Par un décret du 28 septembre 2017, le Conseil d’Etat a précisé les conditions “permettant à une signature électronique de bénéficier de la présomption de fiabilité prévue au deuxième alinéa de l’article 1367 du code civil”. Ce dernier prévoit en effet qu’une signature électronique est fiable jusqu’à preuve du contraire lorsqu’elle est créée, que l’identité du signataire est assurée et l’intégrité de l’acte garantie.
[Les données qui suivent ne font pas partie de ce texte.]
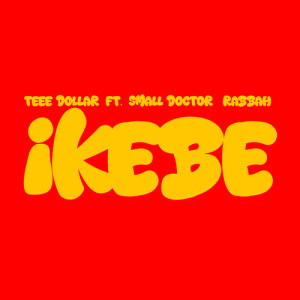 Album Ikebe (Explicit) from Small Doctor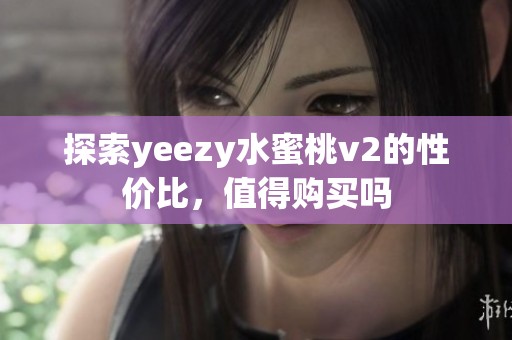 探索yeezy水蜜桃v2的性价比，值得购买吗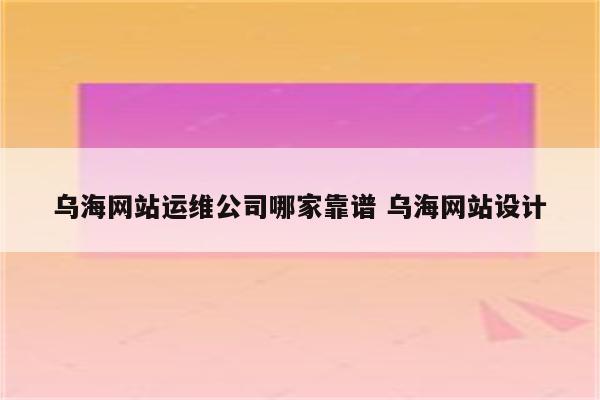 乌海网站运维公司哪家靠谱 乌海网站设计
L’article 1er du décret dispose que "la fiabilité d’un procédé de signature électronique est présumée, jusqu’à preuve du contraire, lorsque ce procédé met en œuvre une signature électronique qualifiée". Est qualifiée “une signature électronique avancée, (…) et créée à l’aide d’un dispositif de création de signature électronique qualifié (…), qui repose sur un certificat qualifié de signature électronique”, répondant aux exigences du Règlement du 23 juillet 2014 sur l’identification électronique.

Pour lire le décret sur Légifrance

Commercialisation de certificats de signature électronique par des établissement publics

Plusieurs Chambres françaises de commerce et d’industrie (CCI) avaient fondé une association chargée d’établir un réseau de certification de signatures électroniques pour les entreprises et acteurs économiques. Une société commercialisant également des certificats de signature électronique, s’estimant victime de concurrence déloyale, sollicitait des CCI la cessation de toute activité de promotion et de commercialisation des certificats litigieux. Par une décision du 18 mai 2017, la Cour administrative d’appel de Paris a confirmé le jugement de première instance, rappelant que “le principe  de spécialité (…) interdi[sai]t à ces établissements d’exercer des activités extérieures à leur mission,  sauf si ces  activités constitu[ai]ent le complément normal de leur mission principale, et si elles [étaient] à la fois d’intérêt général et directement utiles à l’établissement”. Elle a considéré en l’espèce que les CCI, en assurant la promotion permanente de l’association et en percevant une rémunération, devaient “être regardées comme exerçant une activité de commercialisation de certificats de signature électronique”, ce qui ne pouvait constituer un complément normal de leur mission.